Simply put, the best sentence(s) I’ve read this past week, presented out of context and without commentary.  Note: I'm breaking my own no-commentary rule this week.  The Sympathizer won't be released until next Spring, but I urge you to pre-order it once it becomes available.  The novel begins in 1975 just as Saigon is about to fall.  As Viet Thanh Nguyen describes it at his website: "Black comedy, historical novel, and literary thriller, The Sympathizer follows a nameless spy who has infiltrated the South Vietnamese army and flees with its remnants to America.  His mission: report on their efforts to continue their lost war.  As the aide to a general who refuses to admit defeat, he observes the struggles of the Vietnamese refugees to survive in a melancholic Los Angeles."  I was privileged to read an advance copy of the novel.  Here's part of what I said about it in the blurb I provided to the publisher: "Who would have thought the fall of Saigon could be so hilarious?  The Sympathizer is like a neon-pink whoopee cushion snuck into a high-level State Department briefing.  Go ahead, laugh.  Viet Thanh Nguyen has given us permission to see both the light and dark sides of a regretful chapter in the histories of both the United States and Vietnam in a tale told by a court jester."  Read below for this week's dazzling, Faulknerian sentence.

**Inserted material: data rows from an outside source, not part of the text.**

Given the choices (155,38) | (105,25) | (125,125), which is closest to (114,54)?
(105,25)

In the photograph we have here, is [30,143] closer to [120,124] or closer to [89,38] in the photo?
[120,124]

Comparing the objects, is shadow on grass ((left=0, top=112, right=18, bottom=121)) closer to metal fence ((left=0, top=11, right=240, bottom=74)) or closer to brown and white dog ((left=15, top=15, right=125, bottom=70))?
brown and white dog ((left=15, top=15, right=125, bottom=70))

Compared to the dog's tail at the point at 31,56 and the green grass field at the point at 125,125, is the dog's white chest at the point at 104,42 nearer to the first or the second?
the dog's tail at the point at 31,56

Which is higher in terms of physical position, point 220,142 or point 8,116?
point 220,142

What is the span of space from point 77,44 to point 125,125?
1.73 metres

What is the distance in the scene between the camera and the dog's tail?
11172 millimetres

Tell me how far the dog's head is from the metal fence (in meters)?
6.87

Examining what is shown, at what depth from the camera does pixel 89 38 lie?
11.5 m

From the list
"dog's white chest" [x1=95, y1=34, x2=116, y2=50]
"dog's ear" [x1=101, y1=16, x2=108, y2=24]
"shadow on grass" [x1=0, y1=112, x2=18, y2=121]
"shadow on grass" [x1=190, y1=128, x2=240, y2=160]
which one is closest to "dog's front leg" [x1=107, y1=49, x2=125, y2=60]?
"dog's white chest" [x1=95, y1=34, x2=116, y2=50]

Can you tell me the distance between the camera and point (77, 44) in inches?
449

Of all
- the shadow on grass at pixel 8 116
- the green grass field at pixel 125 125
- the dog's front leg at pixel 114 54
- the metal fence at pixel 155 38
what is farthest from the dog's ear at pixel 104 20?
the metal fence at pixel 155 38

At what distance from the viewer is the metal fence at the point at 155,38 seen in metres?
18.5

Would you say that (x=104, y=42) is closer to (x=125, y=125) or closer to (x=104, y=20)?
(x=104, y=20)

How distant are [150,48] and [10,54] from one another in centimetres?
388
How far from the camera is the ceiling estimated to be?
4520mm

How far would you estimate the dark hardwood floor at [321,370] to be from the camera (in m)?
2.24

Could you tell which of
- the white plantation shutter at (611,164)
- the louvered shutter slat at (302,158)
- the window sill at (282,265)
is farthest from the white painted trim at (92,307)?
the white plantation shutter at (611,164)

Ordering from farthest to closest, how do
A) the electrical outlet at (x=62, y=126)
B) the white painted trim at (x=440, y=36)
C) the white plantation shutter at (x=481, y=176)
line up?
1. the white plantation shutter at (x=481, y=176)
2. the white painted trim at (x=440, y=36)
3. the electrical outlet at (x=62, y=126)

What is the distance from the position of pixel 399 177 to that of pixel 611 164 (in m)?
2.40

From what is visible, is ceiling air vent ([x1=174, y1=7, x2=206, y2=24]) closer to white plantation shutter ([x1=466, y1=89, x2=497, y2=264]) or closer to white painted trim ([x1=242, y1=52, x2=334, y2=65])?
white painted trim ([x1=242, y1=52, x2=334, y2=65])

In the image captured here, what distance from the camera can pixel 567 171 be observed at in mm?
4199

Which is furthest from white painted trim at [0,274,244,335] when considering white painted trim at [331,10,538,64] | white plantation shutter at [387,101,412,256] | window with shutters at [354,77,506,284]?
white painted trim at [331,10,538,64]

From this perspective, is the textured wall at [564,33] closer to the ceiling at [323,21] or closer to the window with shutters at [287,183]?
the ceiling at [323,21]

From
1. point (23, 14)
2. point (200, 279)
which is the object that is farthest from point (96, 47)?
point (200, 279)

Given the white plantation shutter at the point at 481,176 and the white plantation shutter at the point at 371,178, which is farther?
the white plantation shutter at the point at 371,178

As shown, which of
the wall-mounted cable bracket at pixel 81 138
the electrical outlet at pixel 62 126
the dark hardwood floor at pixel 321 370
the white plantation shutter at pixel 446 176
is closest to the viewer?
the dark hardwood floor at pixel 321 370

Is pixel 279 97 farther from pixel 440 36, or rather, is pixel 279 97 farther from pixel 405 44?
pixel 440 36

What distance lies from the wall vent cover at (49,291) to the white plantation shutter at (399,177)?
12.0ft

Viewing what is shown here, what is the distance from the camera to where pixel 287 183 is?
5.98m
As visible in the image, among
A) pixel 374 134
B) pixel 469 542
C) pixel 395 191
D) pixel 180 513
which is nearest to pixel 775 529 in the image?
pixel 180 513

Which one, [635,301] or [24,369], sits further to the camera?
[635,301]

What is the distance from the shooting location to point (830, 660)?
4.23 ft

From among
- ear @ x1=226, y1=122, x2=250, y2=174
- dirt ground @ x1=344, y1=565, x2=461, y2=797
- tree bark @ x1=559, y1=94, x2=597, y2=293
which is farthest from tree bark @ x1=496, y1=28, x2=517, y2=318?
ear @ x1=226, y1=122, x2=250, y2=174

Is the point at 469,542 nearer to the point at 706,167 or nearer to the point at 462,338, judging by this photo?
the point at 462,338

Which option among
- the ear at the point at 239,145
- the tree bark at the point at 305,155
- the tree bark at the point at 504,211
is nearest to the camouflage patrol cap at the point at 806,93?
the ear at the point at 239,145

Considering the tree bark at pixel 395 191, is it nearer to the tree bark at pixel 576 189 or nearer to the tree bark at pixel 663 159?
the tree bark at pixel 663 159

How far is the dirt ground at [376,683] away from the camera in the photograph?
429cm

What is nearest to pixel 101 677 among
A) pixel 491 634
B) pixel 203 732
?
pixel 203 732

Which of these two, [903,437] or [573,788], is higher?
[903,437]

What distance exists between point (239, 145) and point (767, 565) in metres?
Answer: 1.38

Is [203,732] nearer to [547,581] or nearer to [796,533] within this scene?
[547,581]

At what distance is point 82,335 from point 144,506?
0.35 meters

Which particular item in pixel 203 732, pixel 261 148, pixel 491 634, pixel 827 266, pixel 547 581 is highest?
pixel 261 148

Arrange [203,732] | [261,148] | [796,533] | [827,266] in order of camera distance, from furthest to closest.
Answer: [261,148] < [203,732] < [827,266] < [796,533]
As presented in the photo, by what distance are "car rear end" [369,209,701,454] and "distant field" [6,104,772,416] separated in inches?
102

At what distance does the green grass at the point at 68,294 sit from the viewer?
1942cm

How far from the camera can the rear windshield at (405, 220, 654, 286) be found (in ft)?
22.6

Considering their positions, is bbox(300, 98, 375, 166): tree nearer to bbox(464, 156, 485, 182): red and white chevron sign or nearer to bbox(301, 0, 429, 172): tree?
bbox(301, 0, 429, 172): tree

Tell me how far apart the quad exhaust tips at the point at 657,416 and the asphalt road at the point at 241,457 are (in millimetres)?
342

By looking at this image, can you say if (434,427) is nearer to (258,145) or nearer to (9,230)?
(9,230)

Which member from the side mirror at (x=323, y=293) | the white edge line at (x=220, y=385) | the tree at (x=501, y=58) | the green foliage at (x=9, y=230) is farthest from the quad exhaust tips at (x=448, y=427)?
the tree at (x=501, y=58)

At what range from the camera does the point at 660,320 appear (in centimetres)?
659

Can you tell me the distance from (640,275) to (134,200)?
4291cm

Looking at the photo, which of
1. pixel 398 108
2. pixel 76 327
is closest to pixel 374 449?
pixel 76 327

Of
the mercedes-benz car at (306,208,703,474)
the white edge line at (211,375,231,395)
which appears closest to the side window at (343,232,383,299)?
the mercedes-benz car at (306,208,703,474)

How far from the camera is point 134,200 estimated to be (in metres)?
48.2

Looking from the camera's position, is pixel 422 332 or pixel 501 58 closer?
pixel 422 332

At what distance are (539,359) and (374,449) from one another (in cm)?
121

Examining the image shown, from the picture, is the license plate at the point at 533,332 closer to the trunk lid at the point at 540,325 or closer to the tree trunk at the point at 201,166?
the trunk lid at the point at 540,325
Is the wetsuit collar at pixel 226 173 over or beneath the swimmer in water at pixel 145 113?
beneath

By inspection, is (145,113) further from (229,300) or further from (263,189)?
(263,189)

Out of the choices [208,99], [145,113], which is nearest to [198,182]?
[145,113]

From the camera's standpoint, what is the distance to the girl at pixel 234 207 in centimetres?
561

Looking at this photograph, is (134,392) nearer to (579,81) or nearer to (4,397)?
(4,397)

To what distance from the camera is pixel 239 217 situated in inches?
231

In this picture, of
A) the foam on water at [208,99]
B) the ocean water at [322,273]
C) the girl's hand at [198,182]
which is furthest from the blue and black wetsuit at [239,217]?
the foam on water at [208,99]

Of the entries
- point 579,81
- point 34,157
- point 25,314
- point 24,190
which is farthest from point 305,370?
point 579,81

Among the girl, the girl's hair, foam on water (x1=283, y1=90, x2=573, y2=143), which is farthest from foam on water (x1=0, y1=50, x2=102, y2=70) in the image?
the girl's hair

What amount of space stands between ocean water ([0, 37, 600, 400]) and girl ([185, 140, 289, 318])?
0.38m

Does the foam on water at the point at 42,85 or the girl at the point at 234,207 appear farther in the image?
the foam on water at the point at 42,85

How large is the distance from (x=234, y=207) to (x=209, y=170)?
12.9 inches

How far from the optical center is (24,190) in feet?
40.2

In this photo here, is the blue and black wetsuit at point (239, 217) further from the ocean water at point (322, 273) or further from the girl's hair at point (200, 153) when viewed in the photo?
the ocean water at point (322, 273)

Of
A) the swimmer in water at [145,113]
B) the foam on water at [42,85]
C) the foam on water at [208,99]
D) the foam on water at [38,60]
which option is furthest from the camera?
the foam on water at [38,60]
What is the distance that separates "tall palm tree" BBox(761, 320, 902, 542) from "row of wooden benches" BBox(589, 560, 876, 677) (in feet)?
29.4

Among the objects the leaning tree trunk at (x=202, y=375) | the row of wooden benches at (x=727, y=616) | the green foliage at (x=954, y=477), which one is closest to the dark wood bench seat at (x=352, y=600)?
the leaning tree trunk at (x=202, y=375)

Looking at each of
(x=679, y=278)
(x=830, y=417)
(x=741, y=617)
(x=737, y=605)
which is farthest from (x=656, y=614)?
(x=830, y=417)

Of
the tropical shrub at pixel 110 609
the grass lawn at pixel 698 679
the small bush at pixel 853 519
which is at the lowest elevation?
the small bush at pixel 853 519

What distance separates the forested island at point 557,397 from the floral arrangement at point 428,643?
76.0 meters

We could not forget the caramel flavor of iced coffee with coarse sugar; the bowls of noodle soup eaten while squatting on the sidewalk; the strumming of a friend’s guitar while we swayed on hammocks under coconut trees; the football matches played barefoot and shirtless in alleys, squares, parks, and meadows; the pearl chokers of morning mist draped around the mountains; the labial moistness of oysters shucked on a gritty beach; the whisper of a dewy lover saying the most seductive words in our language, anh oi; the rattle of rice being threshed; the workingmen who slept in their cyclos on the streets, kept warm only by the memories of their families; the refugees who slept on every sidewalk of every city; the slow burning of patient mosquito coils; the sweetness and firmness of a mango plucked fresh from its tree; the girls who refused to talk to us and who we only pined for more; the men who had died or disappeared; the streets and homes blown away by bombshells; the streams where we swam naked and laughing; the secret grove where we spied on the nymphs who bathed and splashed with the innocence of the birds; the shadows cast by candlelight on the walls of wattled huts; the atonal tinkle of cowbells on mud roads and country paths; the barking of a hungry dog in an abandoned village; the appetizing reek of the fresh durian one wept to eat; the sight and sound of orphans howling by the dead bodies of their mothers and fathers; the stickiness of one’s shirt by afternoon, the stickiness of one’s lover by the end of lovemaking, the stickiness of our situations; the frantic squealing of pigs running for their lives as villagers gave chase; the hills afire with sunset; the crowned head of dawn rising from the sheets of the sea; the hot grasp of our mother’s hand; and while the list could go on and on and on, the point was simply this: the most important thing we could never forget was that we could never forget.